AIM OF THE TASK = Copy these lines word for word, starting at the line containing "Looking among" and ending at the line containing "Answer: the wooden".

***** DATASET CONTENT *****

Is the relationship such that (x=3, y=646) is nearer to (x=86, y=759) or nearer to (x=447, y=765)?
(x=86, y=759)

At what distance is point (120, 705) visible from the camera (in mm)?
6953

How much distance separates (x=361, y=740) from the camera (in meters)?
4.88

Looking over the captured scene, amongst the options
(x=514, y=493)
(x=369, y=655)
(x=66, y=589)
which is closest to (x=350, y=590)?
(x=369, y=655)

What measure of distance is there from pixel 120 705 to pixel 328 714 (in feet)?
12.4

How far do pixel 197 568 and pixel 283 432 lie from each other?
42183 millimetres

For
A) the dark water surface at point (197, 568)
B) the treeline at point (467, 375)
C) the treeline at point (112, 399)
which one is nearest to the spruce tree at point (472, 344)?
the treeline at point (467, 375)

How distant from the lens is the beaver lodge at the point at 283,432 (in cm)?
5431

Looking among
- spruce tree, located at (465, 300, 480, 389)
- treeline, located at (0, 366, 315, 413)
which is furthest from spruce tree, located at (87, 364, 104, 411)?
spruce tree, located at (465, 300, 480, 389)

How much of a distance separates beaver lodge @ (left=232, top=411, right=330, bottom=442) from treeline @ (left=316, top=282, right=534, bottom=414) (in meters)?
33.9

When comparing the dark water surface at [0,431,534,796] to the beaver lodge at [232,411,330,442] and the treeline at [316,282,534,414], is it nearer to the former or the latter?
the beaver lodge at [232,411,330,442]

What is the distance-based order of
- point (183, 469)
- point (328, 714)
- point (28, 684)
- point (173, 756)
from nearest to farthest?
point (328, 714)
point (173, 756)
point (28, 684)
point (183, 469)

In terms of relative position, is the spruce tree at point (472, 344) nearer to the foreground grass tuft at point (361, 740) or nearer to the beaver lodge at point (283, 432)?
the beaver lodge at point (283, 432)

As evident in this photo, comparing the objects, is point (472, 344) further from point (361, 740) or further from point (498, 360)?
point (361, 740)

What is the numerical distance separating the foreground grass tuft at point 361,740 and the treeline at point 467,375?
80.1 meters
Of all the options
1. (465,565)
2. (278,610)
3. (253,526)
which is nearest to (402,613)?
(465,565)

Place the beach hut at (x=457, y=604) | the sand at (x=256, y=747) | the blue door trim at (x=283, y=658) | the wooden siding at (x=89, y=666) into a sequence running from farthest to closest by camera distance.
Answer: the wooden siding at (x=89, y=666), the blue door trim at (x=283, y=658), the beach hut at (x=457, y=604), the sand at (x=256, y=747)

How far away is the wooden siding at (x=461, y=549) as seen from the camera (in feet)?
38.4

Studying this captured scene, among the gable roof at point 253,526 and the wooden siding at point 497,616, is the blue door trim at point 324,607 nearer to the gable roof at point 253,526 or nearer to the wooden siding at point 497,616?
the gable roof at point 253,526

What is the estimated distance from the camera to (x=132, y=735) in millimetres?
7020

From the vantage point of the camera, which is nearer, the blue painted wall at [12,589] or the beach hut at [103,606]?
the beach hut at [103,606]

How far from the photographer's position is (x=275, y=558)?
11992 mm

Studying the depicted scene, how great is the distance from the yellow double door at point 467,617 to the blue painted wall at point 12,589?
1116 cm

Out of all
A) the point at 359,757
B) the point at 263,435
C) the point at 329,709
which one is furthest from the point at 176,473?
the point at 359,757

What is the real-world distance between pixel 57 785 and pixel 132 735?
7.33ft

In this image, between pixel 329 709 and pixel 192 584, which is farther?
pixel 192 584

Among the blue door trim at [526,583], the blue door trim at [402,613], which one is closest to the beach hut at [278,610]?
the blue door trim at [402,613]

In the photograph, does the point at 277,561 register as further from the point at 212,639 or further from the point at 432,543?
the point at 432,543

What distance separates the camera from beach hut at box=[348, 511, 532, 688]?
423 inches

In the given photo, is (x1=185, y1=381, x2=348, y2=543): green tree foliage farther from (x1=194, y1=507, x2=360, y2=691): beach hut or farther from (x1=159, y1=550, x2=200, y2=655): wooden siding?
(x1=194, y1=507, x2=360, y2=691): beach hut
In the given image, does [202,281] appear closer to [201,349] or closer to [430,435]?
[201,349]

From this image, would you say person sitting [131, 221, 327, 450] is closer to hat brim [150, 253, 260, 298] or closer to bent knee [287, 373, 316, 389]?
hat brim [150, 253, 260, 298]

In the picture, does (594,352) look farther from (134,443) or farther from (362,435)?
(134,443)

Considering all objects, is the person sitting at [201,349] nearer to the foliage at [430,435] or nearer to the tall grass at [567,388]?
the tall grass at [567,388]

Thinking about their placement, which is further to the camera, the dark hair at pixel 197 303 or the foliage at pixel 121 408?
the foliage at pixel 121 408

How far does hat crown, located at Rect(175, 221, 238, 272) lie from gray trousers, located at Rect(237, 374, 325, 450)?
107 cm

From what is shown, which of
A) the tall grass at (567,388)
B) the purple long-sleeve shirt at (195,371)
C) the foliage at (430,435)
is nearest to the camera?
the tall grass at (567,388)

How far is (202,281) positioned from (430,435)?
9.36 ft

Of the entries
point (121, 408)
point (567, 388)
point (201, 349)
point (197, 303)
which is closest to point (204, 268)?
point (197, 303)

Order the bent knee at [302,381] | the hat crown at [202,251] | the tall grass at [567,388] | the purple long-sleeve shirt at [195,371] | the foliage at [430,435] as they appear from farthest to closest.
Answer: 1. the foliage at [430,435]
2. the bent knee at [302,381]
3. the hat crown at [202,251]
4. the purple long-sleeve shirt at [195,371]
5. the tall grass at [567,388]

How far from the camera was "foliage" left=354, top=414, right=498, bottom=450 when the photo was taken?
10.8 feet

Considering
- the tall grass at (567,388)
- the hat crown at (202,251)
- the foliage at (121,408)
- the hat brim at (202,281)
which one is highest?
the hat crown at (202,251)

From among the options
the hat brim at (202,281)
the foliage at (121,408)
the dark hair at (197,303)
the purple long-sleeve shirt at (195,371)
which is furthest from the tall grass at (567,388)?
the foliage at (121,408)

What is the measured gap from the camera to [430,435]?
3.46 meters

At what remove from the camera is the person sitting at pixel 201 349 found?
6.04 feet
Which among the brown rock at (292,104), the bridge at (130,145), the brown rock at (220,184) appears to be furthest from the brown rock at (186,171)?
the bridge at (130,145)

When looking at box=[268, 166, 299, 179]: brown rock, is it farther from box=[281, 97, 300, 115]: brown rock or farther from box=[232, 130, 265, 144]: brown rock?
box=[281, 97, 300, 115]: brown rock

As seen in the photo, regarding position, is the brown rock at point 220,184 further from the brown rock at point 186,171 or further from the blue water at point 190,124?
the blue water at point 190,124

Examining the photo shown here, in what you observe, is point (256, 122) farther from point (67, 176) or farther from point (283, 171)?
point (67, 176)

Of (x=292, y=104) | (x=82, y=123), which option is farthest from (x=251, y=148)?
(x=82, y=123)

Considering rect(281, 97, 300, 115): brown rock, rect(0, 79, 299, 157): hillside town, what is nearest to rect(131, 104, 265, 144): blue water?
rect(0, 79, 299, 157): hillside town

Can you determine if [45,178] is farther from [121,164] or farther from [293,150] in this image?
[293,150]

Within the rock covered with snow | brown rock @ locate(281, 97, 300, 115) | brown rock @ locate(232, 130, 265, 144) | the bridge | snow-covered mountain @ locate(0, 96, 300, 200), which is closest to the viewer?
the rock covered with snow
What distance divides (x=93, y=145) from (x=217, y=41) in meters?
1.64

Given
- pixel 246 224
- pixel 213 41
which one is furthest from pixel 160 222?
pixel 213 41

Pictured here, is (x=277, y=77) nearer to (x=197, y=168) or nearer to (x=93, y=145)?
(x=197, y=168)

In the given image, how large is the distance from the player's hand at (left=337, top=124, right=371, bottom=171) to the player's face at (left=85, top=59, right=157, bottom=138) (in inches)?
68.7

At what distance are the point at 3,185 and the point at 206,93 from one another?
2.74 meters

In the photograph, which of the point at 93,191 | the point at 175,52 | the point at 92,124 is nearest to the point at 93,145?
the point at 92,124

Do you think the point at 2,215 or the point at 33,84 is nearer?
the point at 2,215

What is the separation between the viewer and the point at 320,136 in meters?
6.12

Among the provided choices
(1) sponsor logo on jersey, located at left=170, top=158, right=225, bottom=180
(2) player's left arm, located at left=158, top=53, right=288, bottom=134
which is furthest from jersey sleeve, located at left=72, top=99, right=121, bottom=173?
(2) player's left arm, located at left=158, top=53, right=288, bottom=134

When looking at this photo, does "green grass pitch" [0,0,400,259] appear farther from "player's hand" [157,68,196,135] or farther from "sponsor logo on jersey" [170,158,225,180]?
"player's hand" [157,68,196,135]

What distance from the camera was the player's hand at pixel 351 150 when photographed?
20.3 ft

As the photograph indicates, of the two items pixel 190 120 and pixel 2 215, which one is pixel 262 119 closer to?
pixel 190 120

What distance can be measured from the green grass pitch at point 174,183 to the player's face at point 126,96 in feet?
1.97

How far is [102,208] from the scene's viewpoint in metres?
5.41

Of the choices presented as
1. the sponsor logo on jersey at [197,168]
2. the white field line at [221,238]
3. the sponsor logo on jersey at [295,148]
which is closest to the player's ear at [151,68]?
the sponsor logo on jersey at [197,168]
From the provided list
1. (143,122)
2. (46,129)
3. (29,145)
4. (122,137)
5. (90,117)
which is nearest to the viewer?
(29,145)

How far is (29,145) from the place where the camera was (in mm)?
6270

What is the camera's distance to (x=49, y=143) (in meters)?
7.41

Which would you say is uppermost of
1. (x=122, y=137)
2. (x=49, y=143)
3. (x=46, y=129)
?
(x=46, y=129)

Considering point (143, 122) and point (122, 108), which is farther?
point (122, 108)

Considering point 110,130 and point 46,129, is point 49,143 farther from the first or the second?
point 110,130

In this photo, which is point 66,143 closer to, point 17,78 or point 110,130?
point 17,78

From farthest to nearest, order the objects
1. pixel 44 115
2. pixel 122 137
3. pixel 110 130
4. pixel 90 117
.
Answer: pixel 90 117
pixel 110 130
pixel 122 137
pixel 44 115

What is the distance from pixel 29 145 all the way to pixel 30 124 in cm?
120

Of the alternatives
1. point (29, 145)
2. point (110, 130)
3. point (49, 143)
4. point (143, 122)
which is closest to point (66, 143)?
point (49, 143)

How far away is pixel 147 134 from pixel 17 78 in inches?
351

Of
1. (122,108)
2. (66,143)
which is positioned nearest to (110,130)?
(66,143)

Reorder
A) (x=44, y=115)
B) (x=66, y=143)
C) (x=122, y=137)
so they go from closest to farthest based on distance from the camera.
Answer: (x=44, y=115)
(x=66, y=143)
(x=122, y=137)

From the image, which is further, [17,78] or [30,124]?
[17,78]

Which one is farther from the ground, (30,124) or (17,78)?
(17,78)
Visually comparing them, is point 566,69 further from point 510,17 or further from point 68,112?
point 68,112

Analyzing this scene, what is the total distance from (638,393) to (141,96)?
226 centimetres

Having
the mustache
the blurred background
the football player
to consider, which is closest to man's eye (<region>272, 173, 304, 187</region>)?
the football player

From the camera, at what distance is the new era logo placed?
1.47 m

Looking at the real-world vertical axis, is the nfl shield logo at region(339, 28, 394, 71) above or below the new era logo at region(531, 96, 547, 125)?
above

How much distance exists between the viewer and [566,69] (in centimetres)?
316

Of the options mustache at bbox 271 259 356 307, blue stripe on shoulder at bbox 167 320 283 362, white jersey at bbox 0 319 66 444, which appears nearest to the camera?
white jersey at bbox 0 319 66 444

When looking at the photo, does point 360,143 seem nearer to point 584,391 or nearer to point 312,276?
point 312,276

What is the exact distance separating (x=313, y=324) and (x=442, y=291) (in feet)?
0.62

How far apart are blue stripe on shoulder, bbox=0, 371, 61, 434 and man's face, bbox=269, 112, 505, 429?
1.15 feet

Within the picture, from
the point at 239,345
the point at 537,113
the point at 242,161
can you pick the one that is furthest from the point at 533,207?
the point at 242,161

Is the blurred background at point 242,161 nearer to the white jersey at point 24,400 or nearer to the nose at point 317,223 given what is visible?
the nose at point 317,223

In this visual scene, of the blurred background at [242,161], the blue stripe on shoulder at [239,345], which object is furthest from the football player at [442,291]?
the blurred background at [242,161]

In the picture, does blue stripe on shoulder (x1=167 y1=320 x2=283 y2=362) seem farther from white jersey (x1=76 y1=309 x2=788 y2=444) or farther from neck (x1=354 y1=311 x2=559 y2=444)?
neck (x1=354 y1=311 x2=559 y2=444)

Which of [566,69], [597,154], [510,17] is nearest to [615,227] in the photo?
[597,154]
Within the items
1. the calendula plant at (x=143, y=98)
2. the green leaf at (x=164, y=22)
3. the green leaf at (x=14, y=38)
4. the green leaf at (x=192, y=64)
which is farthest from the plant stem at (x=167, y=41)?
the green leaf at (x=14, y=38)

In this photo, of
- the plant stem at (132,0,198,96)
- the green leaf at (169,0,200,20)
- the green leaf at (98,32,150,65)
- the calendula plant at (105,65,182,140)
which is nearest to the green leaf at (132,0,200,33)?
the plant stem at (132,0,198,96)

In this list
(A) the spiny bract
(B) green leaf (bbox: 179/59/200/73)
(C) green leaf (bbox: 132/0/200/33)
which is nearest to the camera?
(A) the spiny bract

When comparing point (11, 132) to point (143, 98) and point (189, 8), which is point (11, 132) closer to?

*****

TASK SOLUTION =
Looking among
- spruce tree, located at (465, 300, 480, 389)
- treeline, located at (0, 366, 315, 413)
which is furthest from spruce tree, located at (87, 364, 104, 411)?
spruce tree, located at (465, 300, 480, 389)

How much of a distance separates beaver lodge @ (left=232, top=411, right=330, bottom=442) from treeline @ (left=316, top=282, right=534, bottom=414) (in meters)?
33.9

When comparing the dark water surface at [0,431,534,796] to the beaver lodge at [232,411,330,442] and the treeline at [316,282,534,414], is it nearer to the former or the latter?
the beaver lodge at [232,411,330,442]

What is the distance-based order of
- point (183, 469)
- point (328, 714)
- point (28, 684)
- point (173, 756)
from nearest to farthest?
point (328, 714)
point (173, 756)
point (28, 684)
point (183, 469)

In terms of relative position, is the spruce tree at point (472, 344) nearer to the foreground grass tuft at point (361, 740) or nearer to the beaver lodge at point (283, 432)?
the beaver lodge at point (283, 432)

As evident in this photo, comparing the objects, is point (472, 344) further from point (361, 740) or further from point (498, 360)?
point (361, 740)

What is the numerical distance separating the foreground grass tuft at point 361,740 and the treeline at point 467,375?
80.1 meters
Of all the options
1. (465,565)
2. (278,610)
3. (253,526)
which is nearest to (402,613)?
(465,565)

Place the beach hut at (x=457, y=604) | the sand at (x=256, y=747) | the blue door trim at (x=283, y=658) | the wooden siding at (x=89, y=666) into a sequence running from farthest to closest by camera distance.
Answer: the wooden siding at (x=89, y=666), the blue door trim at (x=283, y=658), the beach hut at (x=457, y=604), the sand at (x=256, y=747)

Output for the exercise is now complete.